Gene Spafford on IT Security Education
While infosec profession has grown dramatically, the formal curriculum in college education still needs improvement. (Part of the What Happens Next security predictions series.)
By Dr. Gene Spafford
November 17, 2008 — CSO — The majority of programs at colleges and universities around the country are certainly doing a good job of training people to go into positions in IT. In fact, we have a greater demand among employers for students than we have students to fill positions. That said, there are some areas where we lack students who graduate with the right amount of expertise and focus. IT security and cyber forensics are areas where we have a critical need for workers in the field.
Computer science has been undergoing a transition over the last few years in academia. We've gone from teaching fundamentals for construction and systems to focusing more on all the places where computing can make a difference. The transition has been more to concepts at higher levels, with languages and graphics and network computation, than we saw five years ago. Before, computer science was focused more on program solutions around individual host computers and only some distributed computation. Now we are seeing more and more with large scale networks, cloud computing, Google apps, just to name a few. The field is shifting in that direction.
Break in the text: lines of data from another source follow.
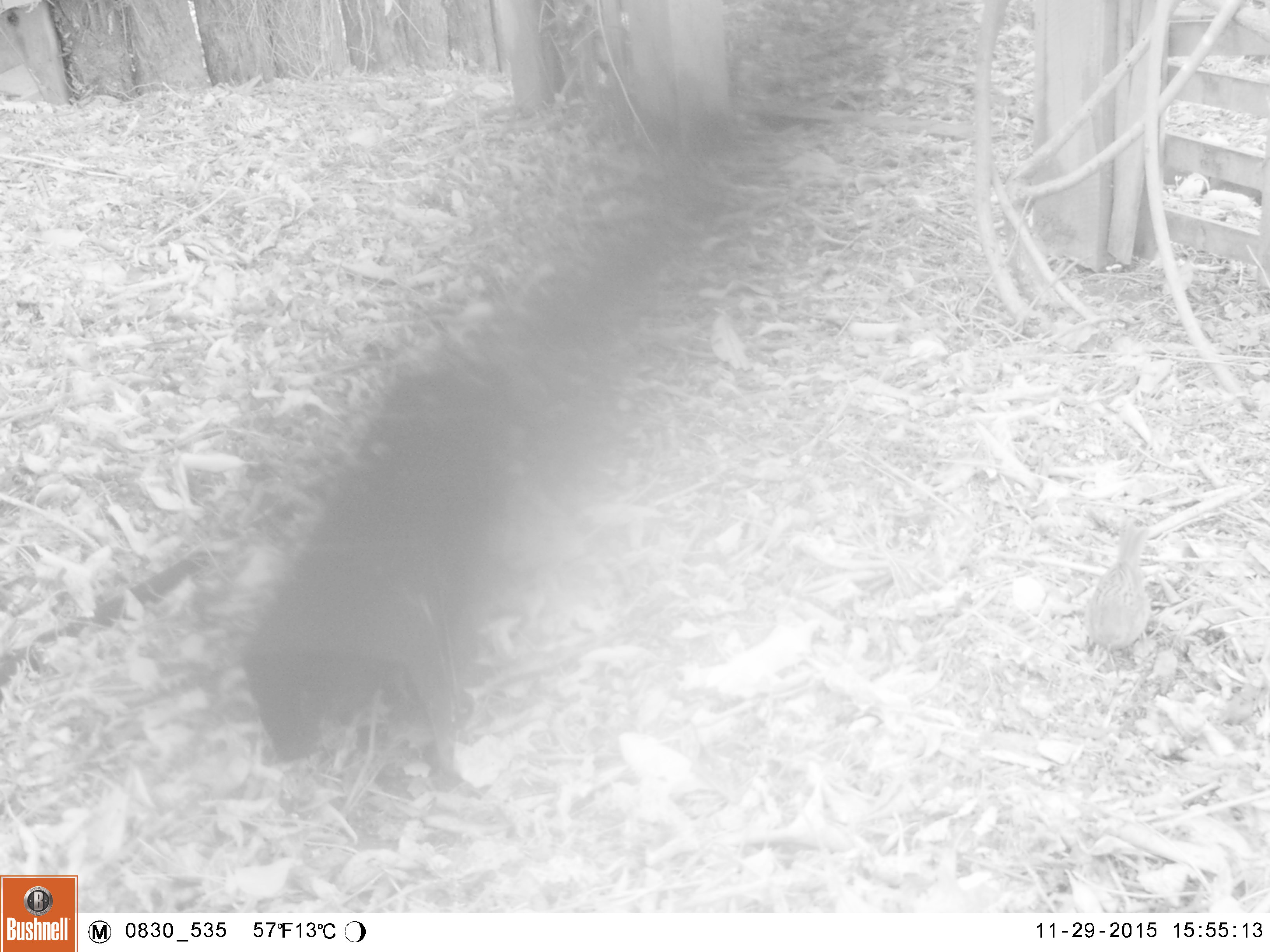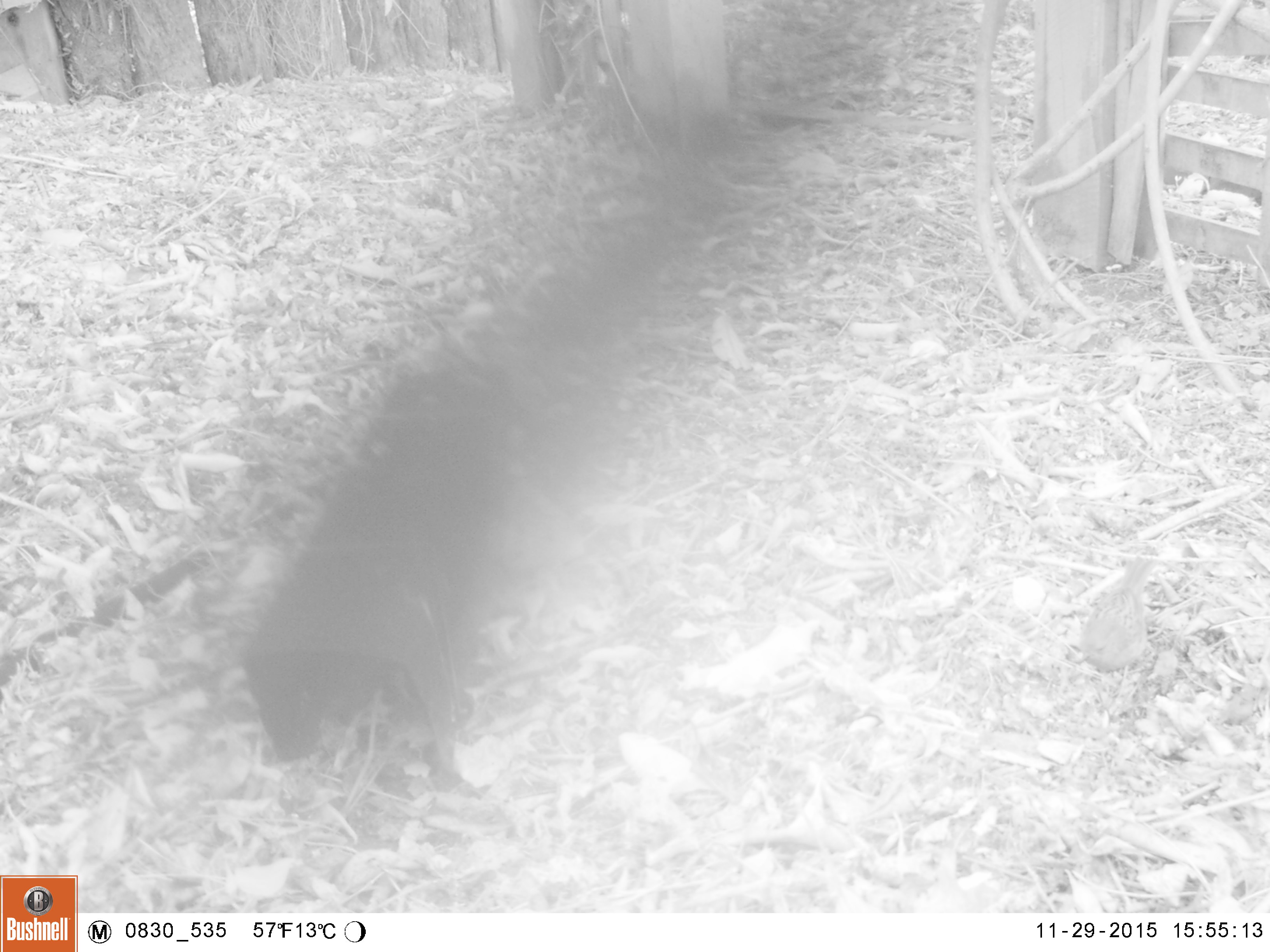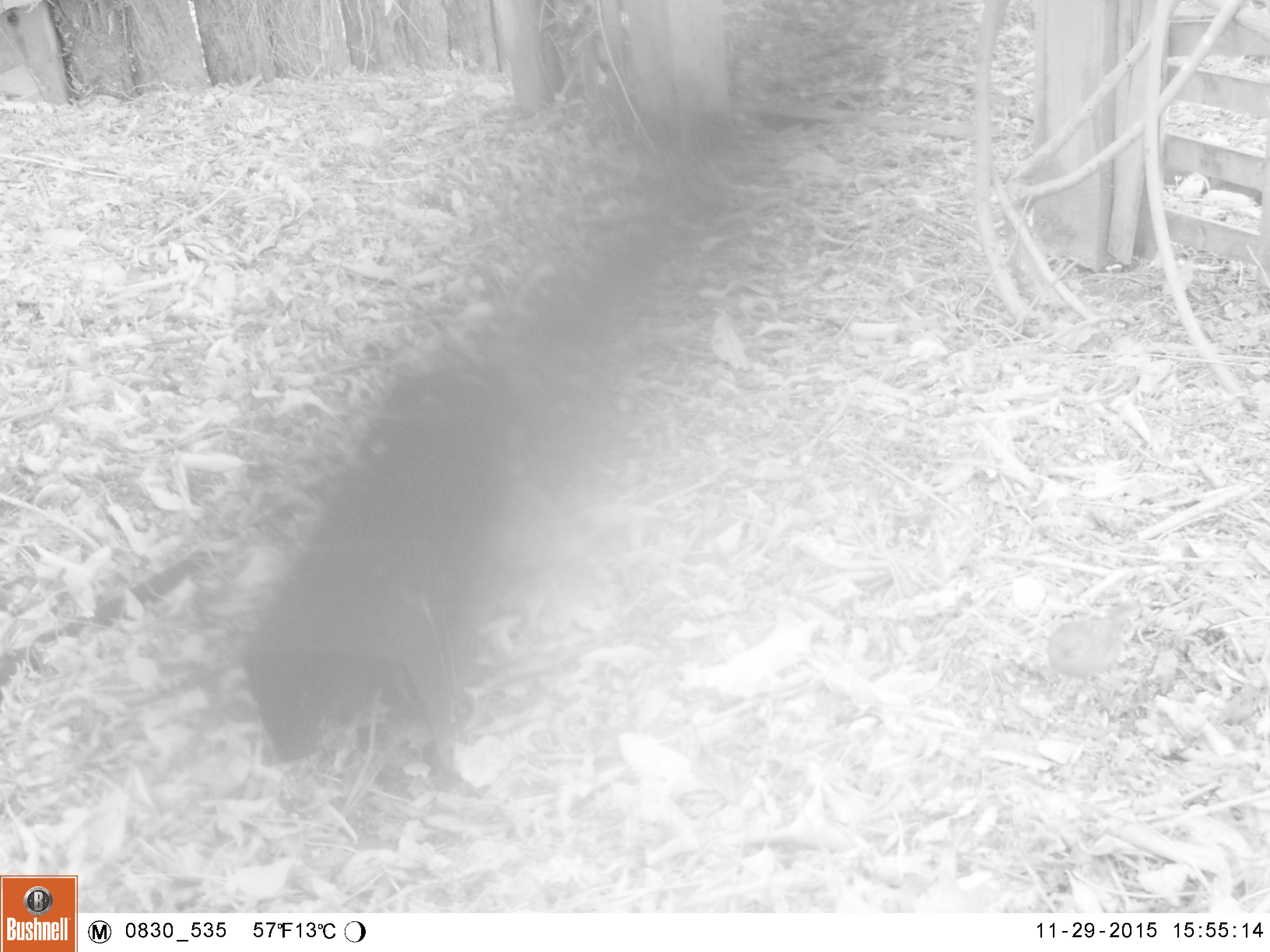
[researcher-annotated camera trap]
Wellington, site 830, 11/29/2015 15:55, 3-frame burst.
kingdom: Animalia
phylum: Chordata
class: Aves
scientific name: Aves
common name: bird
Bird (Aves).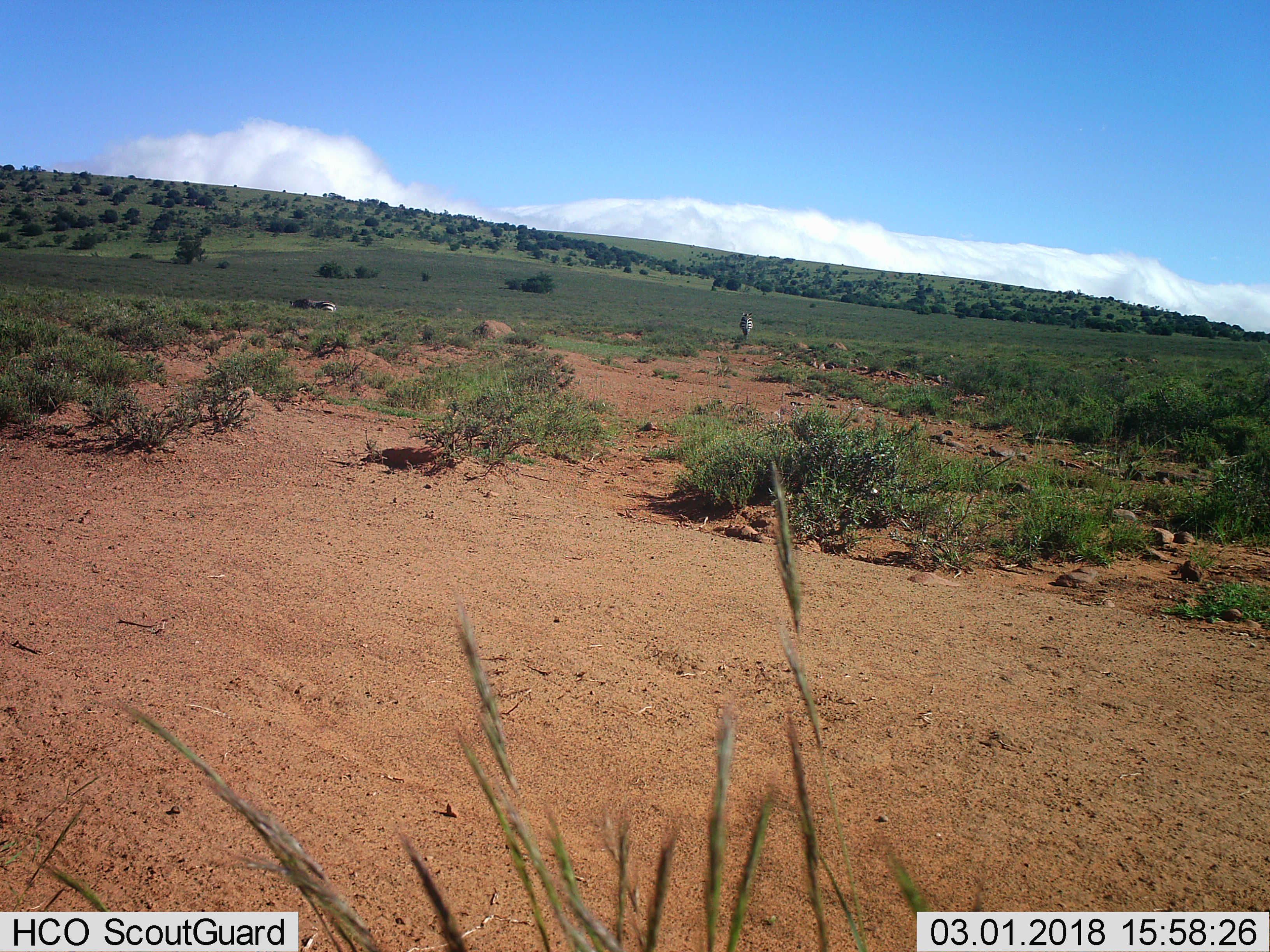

The security implications of these things are not known, or are being dismissed. The companies pushing these solutions are more interested in the business case than in the possible negatives. For instance, there are some interesting issues related to privacy of information that is stored and calculated remotely -- companies that have access to that data may be able to use it in marketing, which means more profit for them. They aren't motivated to find new ways to protect it.
Universities don't often have a financial interest in a particular technology. Thus, they are often in a better position to compare technologies, find flaws, look at unusual extensions, and otherwise explore the issues.
There are now areas of specialization that need more concentration at the machine level -- lower level network protocol, assembly language and analysis. But these areas are not part of the core curriculum anymore and often not even offered as electives because so few students are interested in these machines-level areas. Interest waned because for many schools, the kinds of employers that court students, that pay the most, and where student interest lies, require that higher level skill set. If you are Google, Yahoo, Amazon or Ebay, you want students that can do high-level, network-level programming and handle web-design issues. This creates a problem for students who need lower-level knowledge as a specialization area. If someone is going into a field that needs to do real-time control in aircraft, or needs to do forensic analysis of malware for criminal activity, they need a very different skill set.